Extend the page below about the laboratory's rare earth materials work, continuing after its last sentence.

Excerpt –
• • • • •

About Us

“We design, produce and characterize materials containing rare earth elements and not only.”

RARE EARTH COMPOUNDS

Our main scientific area is related to nanoparticle design, synthesis, and physicochemical characterization based on inorganic matrices doped with lanthanide ions. However, this is not all. We can also prepare and characterize the macromolecules of lanthanide ions’ complexes and systems showing chemi- and electroluminescence phenomena.

SYNTHESIS

We know how to synthesize down-converting/down-shifting and up-converting nanoparticles, including nanoparticles activated under radiation from the second (1000-1350 nm) and third biological window (1550 -1870 nm). We also design and prepare nanoparticles showing dual-mode emission under UV (200-450 nm) and NIR radiation (800-1000 nm) used in such areas as anti-counterfeiting systems. We also work on nanoparticle surface modification with organic molecules to improve their biocompatibility and the preparation and stabilization of luminescent nanocolloids. Finally, we can design and synthesize bifunctional luminescent-plasmonic and luminescent-magnetic nanoparticles.
Our laboratory is well-equipped, which allows for various methods of synthesis, including hydro- and solvothermal processes (high-pressure and high-temperature autoclaves), precipitation in high-boiling solvents (Schlenk line), sol-gel Pechini method (high-temperature and tube furnaces), co-precipitation and micro-emulsion ways of materials production.

• • • • •

Source data –
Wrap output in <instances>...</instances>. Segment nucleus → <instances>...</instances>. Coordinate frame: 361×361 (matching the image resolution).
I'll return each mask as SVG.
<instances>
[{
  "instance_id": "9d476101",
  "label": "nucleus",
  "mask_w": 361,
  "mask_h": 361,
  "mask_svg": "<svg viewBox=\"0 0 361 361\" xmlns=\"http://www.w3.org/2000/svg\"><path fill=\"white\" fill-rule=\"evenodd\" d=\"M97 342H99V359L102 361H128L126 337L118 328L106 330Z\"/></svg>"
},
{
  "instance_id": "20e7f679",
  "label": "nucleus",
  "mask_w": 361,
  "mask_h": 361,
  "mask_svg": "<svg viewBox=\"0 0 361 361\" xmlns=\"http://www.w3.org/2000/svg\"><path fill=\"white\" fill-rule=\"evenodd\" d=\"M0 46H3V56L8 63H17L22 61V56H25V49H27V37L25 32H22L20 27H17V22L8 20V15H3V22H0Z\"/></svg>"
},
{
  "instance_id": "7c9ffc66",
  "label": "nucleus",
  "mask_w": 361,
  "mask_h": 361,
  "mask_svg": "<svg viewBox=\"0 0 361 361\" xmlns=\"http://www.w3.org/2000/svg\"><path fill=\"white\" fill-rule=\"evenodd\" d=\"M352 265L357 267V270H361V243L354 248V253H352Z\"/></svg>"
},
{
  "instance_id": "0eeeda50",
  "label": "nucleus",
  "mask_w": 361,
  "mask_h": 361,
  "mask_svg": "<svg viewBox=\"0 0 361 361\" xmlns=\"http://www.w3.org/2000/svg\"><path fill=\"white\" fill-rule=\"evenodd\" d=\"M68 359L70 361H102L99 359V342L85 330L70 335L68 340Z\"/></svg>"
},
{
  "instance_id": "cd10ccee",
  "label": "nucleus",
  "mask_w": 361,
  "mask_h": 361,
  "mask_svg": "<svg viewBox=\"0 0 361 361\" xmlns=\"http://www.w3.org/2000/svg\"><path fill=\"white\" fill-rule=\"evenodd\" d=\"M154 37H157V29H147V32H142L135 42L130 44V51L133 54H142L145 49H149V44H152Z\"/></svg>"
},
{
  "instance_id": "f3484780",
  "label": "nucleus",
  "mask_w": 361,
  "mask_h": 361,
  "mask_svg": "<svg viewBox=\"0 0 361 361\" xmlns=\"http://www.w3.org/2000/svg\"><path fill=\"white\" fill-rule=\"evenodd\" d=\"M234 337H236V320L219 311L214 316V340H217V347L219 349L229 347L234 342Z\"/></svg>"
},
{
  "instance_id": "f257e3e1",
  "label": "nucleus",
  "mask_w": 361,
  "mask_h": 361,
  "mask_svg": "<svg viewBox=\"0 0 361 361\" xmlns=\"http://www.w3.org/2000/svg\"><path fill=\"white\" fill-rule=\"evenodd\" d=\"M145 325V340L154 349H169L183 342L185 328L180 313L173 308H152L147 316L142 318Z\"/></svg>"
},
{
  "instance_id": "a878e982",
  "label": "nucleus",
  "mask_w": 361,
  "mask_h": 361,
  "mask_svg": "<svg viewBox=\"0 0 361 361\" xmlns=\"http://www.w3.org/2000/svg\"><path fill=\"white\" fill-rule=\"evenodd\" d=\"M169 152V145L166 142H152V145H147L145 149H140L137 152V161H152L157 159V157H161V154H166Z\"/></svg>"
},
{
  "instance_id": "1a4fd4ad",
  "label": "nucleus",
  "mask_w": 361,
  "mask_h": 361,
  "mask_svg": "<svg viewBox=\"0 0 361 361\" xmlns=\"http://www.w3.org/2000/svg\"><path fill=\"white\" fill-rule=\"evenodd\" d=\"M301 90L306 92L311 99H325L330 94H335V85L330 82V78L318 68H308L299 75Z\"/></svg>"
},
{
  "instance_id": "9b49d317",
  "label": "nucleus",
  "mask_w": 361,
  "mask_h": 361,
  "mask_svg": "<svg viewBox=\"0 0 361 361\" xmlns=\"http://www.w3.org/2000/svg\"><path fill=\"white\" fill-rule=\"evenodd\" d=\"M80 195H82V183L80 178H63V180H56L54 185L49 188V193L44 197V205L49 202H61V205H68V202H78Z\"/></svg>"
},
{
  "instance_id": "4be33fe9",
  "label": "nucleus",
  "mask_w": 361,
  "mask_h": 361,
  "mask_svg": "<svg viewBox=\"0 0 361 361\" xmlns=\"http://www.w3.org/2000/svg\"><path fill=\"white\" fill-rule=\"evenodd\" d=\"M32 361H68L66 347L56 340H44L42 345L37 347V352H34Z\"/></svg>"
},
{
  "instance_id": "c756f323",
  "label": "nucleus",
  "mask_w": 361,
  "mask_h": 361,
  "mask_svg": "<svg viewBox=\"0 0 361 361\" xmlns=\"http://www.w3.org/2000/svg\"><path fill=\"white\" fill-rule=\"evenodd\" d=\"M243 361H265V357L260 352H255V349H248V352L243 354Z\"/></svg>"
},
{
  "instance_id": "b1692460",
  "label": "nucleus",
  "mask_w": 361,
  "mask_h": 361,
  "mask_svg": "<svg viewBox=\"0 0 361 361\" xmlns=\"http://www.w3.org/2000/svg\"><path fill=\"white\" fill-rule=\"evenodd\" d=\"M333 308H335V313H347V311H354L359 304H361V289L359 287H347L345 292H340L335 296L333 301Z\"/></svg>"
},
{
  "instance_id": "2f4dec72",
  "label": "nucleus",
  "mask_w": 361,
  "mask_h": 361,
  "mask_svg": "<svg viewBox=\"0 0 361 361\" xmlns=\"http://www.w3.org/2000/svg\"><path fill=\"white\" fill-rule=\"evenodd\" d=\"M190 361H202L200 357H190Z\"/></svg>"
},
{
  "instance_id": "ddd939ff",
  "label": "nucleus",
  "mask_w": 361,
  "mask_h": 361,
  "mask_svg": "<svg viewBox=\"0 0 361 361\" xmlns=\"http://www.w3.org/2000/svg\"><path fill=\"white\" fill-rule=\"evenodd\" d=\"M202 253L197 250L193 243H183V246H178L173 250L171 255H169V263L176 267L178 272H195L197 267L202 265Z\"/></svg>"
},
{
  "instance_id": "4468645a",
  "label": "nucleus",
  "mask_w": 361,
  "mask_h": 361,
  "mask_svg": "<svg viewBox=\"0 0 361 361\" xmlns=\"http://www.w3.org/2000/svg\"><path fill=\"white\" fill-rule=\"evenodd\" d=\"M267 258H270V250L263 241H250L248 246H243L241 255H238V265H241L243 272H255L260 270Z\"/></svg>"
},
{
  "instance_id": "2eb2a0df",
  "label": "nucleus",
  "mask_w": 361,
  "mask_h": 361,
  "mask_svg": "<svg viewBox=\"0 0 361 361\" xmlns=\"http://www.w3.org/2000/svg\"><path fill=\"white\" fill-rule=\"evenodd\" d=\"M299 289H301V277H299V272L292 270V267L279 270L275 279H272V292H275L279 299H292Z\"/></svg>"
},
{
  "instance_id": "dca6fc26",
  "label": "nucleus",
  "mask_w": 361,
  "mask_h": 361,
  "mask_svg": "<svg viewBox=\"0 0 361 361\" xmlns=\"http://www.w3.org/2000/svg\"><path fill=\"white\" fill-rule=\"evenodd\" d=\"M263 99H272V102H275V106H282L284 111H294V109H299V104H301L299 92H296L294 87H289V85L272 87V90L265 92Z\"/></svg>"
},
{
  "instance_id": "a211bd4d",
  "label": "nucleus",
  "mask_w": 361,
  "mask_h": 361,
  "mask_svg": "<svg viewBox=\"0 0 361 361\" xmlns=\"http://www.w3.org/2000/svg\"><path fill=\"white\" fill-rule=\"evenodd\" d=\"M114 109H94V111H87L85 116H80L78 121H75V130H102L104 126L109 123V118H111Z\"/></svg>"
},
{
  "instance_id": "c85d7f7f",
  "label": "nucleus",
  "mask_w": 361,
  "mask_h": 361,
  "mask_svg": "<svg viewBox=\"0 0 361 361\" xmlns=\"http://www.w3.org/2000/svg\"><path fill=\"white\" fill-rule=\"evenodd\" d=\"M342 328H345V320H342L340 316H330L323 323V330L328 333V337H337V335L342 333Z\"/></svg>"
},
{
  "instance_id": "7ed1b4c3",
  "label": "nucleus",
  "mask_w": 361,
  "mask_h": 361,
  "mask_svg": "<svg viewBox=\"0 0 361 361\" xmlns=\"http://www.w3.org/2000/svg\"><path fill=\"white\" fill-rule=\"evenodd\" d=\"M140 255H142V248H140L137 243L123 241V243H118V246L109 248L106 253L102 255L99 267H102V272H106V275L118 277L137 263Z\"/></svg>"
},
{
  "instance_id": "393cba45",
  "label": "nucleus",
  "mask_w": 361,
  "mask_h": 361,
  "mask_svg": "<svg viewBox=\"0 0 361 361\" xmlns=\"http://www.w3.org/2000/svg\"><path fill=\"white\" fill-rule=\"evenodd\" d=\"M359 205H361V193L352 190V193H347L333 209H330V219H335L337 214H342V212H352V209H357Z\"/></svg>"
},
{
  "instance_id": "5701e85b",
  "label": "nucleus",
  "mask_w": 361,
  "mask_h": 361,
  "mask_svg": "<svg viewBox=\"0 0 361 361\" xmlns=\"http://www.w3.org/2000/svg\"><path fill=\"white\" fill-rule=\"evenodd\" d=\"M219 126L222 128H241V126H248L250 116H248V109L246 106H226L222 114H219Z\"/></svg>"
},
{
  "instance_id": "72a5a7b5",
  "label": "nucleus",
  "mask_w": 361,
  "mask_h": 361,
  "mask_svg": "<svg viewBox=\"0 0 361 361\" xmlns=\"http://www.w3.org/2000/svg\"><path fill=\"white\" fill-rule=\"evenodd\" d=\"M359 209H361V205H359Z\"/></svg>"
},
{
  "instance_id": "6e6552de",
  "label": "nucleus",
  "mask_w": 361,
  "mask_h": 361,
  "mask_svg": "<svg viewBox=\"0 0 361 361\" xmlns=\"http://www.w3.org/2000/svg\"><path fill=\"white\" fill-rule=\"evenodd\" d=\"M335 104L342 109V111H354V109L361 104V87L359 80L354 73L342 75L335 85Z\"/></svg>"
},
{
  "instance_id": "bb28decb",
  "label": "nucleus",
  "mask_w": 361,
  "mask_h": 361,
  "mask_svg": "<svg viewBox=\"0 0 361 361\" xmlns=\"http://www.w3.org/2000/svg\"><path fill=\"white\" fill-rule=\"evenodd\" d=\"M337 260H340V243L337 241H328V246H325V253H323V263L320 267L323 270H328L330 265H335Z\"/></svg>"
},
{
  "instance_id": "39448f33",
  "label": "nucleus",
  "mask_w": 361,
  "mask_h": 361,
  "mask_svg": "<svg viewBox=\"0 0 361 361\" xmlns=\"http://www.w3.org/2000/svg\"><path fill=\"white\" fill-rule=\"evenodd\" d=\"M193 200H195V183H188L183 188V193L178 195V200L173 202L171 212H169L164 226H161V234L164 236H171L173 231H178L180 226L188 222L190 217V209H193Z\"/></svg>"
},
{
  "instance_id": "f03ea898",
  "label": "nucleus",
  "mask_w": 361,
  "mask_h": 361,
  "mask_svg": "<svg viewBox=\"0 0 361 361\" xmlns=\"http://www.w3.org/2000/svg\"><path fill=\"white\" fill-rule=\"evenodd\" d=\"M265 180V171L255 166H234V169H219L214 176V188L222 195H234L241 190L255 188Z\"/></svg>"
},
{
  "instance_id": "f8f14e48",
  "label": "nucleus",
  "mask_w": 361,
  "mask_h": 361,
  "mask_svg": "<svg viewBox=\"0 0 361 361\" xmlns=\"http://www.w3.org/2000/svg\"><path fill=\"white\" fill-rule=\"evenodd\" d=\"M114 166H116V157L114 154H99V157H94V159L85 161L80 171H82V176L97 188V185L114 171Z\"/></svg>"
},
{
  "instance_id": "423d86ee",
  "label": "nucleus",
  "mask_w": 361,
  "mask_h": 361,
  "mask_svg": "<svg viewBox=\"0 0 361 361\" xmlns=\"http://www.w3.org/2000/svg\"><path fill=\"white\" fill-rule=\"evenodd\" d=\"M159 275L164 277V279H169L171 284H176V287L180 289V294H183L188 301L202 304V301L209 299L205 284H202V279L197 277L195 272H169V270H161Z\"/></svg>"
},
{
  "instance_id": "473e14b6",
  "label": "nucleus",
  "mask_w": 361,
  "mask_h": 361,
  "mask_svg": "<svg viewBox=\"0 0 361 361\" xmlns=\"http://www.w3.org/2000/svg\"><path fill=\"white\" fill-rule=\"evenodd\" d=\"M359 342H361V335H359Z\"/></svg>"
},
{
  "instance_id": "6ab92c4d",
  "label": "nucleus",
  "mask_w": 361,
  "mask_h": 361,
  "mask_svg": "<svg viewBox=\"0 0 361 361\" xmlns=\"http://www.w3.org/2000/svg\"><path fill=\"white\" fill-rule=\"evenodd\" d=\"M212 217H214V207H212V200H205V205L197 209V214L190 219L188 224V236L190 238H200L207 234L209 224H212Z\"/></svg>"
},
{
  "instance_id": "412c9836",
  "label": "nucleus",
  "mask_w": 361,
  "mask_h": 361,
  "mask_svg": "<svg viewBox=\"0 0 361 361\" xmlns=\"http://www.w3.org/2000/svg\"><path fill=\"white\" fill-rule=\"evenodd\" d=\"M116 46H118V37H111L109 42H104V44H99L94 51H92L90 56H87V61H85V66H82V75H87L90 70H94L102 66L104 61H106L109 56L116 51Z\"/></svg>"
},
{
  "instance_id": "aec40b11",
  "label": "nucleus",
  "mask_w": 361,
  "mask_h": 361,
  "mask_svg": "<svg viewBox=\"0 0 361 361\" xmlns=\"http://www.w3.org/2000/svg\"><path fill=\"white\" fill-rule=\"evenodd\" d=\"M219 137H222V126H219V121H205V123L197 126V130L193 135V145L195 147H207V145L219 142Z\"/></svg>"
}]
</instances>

• • • • •

Expected answer –
SPECTROSCOPY AND STRUCTURE

The Department of Rare Earths has a laboratory equipped with advanced lasers systems and other devices for spectroscopic/optical measurements, which enable to characterize materials based on absorption, excitation, and emission spectra (200- 1700 nm), luminescence lifetimes and emission quantum yields. In our laboratories, there are also possible experiments related to the high-pressure and temperature-dependent luminescence and optical detection of phase transitions under pressure. The measurements can be conducted both at room and liquid nitrogen temperatures.

Our skills enable us to provide studies related to the structural characterization of the synthesized materials with X-ray diffractions, IR – absorption spectra, DLS, potential Zeta techniques, and SEM and TEM images.

APPLICATIONS

We produce nanoparticles applicable in biomedicine, bioimaging, temperature, and pressure sensing. Other fields and possible applications include anti-counterfeit markers based on magnetic/luminescent cellulose microfibers, paper, and ink formation; light-emitting diodes – LEDs production; plasmonic surface enhancement; solar cells; and many others. We have recently been involved in obtaining luminescently labeled nano and microplastics for use in toxicity studies.